Prediction of late-onset PE/IUGR was very poor for all the parameters evaluated. This finding may be partially explained by a longer period between the time of screening and disease onset compared with early-onset cases7–9. However, we have previously reported that, after clinical onset, late-onset PE and IUGR are associated with milder changes in PlGF and sFlt1 levels, and considerable overlap with controls compared with early-onset cases3. Moreover, virtually all cases of early-onset PE/IUGR have abnormal uterine artery Doppler findings, compared with less than half of late-onset patients3. Finally, early-onset PE is consistently associated with abnormal placental morphology, whereas placentas from late-onset cases are morphologically similar to those from healthy pregnancies25.
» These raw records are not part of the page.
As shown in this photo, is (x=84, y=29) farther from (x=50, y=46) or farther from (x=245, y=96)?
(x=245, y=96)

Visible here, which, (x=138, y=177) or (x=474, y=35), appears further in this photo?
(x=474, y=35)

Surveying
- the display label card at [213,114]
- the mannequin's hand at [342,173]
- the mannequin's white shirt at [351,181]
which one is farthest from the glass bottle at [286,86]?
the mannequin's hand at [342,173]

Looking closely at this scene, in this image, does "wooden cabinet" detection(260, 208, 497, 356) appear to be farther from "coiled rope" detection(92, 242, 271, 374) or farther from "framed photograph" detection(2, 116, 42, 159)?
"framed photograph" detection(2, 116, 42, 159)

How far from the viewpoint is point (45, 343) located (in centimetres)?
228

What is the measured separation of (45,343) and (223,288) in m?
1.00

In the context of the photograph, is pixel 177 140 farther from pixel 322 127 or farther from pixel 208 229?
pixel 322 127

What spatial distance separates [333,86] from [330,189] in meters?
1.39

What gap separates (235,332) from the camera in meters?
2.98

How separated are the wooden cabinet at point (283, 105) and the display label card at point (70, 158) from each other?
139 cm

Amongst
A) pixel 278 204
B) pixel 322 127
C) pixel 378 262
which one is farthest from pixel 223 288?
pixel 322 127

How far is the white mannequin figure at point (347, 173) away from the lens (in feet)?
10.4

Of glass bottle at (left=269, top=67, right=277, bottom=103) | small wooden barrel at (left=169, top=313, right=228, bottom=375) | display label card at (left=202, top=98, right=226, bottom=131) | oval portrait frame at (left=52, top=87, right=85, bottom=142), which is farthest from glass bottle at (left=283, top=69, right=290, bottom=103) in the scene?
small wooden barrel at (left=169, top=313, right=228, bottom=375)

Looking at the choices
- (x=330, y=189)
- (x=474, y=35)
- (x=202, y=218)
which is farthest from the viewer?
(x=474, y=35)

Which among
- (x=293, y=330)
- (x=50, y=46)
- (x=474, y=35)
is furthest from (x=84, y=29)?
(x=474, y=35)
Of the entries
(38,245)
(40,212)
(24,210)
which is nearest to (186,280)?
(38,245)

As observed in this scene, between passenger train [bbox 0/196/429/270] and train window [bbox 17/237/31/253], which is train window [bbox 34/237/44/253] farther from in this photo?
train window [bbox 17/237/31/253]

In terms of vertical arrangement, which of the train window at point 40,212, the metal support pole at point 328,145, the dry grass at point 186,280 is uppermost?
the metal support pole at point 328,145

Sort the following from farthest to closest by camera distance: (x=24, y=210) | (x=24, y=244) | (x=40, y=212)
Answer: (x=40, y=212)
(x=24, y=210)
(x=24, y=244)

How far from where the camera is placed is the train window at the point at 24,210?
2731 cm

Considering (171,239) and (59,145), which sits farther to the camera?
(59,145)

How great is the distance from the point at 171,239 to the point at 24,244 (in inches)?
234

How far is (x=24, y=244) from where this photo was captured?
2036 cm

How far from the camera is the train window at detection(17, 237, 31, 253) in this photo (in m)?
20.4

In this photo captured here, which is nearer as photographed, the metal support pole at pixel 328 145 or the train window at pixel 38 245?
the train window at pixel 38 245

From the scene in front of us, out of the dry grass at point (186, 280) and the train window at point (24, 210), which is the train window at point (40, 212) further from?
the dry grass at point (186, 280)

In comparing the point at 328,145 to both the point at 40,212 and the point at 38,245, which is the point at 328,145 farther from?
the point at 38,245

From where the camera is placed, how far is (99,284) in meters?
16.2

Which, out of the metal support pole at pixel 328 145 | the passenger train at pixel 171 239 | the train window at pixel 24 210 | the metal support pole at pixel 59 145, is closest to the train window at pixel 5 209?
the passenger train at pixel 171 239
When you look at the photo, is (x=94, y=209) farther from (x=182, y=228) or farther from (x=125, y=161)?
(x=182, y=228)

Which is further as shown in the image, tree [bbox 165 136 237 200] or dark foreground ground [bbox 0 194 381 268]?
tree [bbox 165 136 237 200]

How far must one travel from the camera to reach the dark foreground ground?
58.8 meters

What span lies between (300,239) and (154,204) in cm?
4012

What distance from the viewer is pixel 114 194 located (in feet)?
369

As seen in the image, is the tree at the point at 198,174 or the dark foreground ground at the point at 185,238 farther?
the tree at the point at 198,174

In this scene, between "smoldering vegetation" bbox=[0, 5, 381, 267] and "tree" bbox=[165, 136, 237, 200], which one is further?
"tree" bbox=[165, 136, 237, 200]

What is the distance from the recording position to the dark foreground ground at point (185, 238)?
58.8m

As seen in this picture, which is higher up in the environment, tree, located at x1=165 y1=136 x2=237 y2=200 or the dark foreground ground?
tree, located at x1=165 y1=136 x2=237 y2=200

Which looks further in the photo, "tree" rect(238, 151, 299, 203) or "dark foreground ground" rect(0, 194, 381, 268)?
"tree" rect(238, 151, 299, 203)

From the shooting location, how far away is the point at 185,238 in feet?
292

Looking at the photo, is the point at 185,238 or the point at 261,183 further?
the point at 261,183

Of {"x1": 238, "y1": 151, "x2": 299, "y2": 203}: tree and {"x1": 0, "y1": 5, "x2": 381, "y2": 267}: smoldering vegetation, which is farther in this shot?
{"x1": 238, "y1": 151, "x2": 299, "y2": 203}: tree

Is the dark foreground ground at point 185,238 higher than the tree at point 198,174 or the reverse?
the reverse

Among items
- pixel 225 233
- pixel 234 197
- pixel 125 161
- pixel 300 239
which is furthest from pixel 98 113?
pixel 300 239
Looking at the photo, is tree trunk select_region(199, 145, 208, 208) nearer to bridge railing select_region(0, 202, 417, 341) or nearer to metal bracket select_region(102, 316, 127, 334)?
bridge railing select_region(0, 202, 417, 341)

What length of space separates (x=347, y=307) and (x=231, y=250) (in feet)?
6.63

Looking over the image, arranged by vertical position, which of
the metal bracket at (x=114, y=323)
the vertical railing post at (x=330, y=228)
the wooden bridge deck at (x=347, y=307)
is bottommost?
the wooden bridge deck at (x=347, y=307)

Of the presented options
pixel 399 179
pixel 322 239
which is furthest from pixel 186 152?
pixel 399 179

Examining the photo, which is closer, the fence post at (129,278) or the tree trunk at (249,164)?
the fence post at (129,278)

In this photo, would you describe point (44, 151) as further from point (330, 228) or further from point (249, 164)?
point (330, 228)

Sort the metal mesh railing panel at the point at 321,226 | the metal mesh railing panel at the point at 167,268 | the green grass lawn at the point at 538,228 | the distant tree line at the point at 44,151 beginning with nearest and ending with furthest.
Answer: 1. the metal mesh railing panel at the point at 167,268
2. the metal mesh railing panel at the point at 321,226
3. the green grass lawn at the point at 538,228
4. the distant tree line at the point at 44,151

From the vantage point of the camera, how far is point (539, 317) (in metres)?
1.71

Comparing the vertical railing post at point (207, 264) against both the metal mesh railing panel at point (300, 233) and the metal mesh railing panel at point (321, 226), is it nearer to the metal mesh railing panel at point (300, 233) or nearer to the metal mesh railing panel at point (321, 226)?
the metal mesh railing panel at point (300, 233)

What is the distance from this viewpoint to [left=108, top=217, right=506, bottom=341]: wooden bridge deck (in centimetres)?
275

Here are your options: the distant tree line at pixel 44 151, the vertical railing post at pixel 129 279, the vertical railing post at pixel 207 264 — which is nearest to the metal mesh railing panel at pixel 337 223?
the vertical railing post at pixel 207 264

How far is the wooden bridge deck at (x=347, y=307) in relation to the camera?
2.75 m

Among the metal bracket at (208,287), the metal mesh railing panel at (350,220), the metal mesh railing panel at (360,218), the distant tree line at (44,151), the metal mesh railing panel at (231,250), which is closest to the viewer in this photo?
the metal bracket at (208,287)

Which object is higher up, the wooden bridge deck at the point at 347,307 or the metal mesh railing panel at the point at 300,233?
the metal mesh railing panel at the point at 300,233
The rate of late-onset PE in our population was low in comparison to that in some other countries. This may be explained by the existence of different risk factors for cardiovascular disease in south European countries, such as a lower rate of black ethnicity26, lower body mass index27, lower rate of atherogenic lipid profile, and higher vitamin C and E diet intake28, compared with other populations with a higher prevalence of PE2, 29, 30. In addition, although very unlikely, an extra ultrasound examination in women with pregnancies with abnormal uterine artery Doppler findings could result in earlier diagnosis and delivery of fetuses with IUGR thereby preventing clinical onset of PE. However, in spite of many theories, the precise reasons for differences in cardiovascular disease rate in different countries have been extremely difficult to identity. Therefore, it is difficult establish the exact reasons for the differences in the prevalence of late-onset PE in our population.
This study supports the notion that early-onset PE and IUGR are placenta-mediated diseases that share important similarities. Changes in second-trimester levels of angiogenic factors and in uterine artery Doppler PI values were similar in both conditions. These results are in line with changes in maternal plasma angiogenic (PlGF) and antiangiogenic (sFlt1) protein levels occurring after clinical onset of both conditions3, 13, and with placental morphometric studies showing that placentas from pregnancies complicated by IUGR and PE share similar structural and cellular abnormalities4, 31. The question of why placental disease is associated with IUGR alone in some cases, and with maternal hypertension in others, remains to be elucidated.
In conclusion, this study shows that measurement of maternal serum angiogenic factors and uterine artery Doppler examination might constitute useful screening tools for early PE/IUGR, but not for late-onset cases. However, these results must be interpreted with caution as this is an exploratory study with inherent limitations owing to the small sample size. Therefore, larger prospective studies are warranted to further assess whether the combined use of these tests could improve the early detection of PE and IUGR.